Every record is to be returned as written, with no omissions.

Information shown below:

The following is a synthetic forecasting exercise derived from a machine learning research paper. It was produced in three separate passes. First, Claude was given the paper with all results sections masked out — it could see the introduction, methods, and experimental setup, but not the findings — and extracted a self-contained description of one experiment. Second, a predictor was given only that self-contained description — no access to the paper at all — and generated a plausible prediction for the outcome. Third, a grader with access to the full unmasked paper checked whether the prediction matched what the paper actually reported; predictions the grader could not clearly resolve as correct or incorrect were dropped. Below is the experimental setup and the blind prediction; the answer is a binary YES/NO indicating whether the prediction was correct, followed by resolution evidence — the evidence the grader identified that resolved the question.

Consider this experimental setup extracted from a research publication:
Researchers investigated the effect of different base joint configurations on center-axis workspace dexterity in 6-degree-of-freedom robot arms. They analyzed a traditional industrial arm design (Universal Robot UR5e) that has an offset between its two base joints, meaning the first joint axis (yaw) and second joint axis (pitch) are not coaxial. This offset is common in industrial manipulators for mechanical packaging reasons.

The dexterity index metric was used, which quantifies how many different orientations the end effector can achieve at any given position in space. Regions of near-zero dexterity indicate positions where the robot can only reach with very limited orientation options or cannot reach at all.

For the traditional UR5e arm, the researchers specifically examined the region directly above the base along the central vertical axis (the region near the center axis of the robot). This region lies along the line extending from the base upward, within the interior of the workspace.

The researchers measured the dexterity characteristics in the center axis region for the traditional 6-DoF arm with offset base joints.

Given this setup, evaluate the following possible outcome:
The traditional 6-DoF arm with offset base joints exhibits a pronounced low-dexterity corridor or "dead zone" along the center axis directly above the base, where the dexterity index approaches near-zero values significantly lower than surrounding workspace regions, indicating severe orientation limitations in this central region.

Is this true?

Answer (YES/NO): YES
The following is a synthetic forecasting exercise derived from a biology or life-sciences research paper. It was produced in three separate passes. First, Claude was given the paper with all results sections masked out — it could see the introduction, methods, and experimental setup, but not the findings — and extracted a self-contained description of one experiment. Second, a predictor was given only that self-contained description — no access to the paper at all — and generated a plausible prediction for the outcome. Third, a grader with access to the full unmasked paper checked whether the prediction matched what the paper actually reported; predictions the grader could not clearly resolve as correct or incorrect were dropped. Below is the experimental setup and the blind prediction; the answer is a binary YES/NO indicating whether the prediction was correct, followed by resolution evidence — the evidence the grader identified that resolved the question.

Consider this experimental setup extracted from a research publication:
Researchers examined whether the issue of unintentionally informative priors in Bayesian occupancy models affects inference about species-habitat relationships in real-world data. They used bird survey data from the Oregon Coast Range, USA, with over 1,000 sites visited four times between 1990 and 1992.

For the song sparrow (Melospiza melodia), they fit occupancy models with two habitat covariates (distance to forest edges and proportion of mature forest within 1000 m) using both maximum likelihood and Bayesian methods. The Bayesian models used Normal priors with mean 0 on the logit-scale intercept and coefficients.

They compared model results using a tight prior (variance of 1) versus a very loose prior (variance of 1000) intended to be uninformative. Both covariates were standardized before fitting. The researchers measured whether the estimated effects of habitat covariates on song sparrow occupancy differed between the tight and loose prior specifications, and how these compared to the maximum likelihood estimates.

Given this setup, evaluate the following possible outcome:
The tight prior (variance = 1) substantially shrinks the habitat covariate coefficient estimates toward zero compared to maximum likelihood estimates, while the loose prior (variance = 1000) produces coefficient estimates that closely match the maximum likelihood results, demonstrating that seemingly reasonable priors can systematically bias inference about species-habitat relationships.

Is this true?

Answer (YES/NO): NO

End of Information shown.

» Answer for this exercise
The following is a synthetic forecasting exercise derived from a machine learning research paper. It was produced in three separate passes. First, Claude was given the paper with all results sections masked out — it could see the introduction, methods, and experimental setup, but not the findings — and extracted a self-contained description of one experiment. Second, a predictor was given only that self-contained description — no access to the paper at all — and generated a plausible prediction for the outcome. Third, a grader with access to the full unmasked paper checked whether the prediction matched what the paper actually reported; predictions the grader could not clearly resolve as correct or incorrect were dropped. Below is the experimental setup and the blind prediction; the answer is a binary YES/NO indicating whether the prediction was correct, followed by resolution evidence — the evidence the grader identified that resolved the question.

Consider this experimental setup extracted from a research publication:
Researchers investigated the effect of different base joint configurations on center-axis workspace dexterity in 6-degree-of-freedom robot arms. They analyzed a traditional industrial arm design (Universal Robot UR5e) that has an offset between its two base joints, meaning the first joint axis (yaw) and second joint axis (pitch) are not coaxial. This offset is common in industrial manipulators for mechanical packaging reasons.

The dexterity index metric was used, which quantifies how many different orientations the end effector can achieve at any given position in space. Regions of near-zero dexterity indicate positions where the robot can only reach with very limited orientation options or cannot reach at all.

For the traditional UR5e arm, the researchers specifically examined the region directly above the base along the central vertical axis (the region near the center axis of the robot). This region lies along the line extending from the base upward, within the interior of the workspace.

The researchers measured the dexterity characteristics in the center axis region for the traditional 6-DoF arm with offset base joints.

Given this setup, evaluate the following possible outcome:
The traditional 6-DoF arm with offset base joints exhibits a pronounced low-dexterity corridor or "dead zone" along the center axis directly above the base, where the dexterity index approaches near-zero values significantly lower than surrounding workspace regions, indicating severe orientation limitations in this central region.

Is this true?

Answer (YES/NO): YES
The following is a synthetic forecasting exercise derived from a biology or life-sciences research paper. It was produced in three separate passes. First, Claude was given the paper with all results sections masked out — it could see the introduction, methods, and experimental setup, but not the findings — and extracted a self-contained description of one experiment. Second, a predictor was given only that self-contained description — no access to the paper at all — and generated a plausible prediction for the outcome. Third, a grader with access to the full unmasked paper checked whether the prediction matched what the paper actually reported; predictions the grader could not clearly resolve as correct or incorrect were dropped. Below is the experimental setup and the blind prediction; the answer is a binary YES/NO indicating whether the prediction was correct, followed by resolution evidence — the evidence the grader identified that resolved the question.

Consider this experimental setup extracted from a research publication:
Researchers examined whether the issue of unintentionally informative priors in Bayesian occupancy models affects inference about species-habitat relationships in real-world data. They used bird survey data from the Oregon Coast Range, USA, with over 1,000 sites visited four times between 1990 and 1992.

For the song sparrow (Melospiza melodia), they fit occupancy models with two habitat covariates (distance to forest edges and proportion of mature forest within 1000 m) using both maximum likelihood and Bayesian methods. The Bayesian models used Normal priors with mean 0 on the logit-scale intercept and coefficients.

They compared model results using a tight prior (variance of 1) versus a very loose prior (variance of 1000) intended to be uninformative. Both covariates were standardized before fitting. The researchers measured whether the estimated effects of habitat covariates on song sparrow occupancy differed between the tight and loose prior specifications, and how these compared to the maximum likelihood estimates.

Given this setup, evaluate the following possible outcome:
The tight prior (variance = 1) substantially shrinks the habitat covariate coefficient estimates toward zero compared to maximum likelihood estimates, while the loose prior (variance = 1000) produces coefficient estimates that closely match the maximum likelihood results, demonstrating that seemingly reasonable priors can systematically bias inference about species-habitat relationships.

Is this true?

Answer (YES/NO): NO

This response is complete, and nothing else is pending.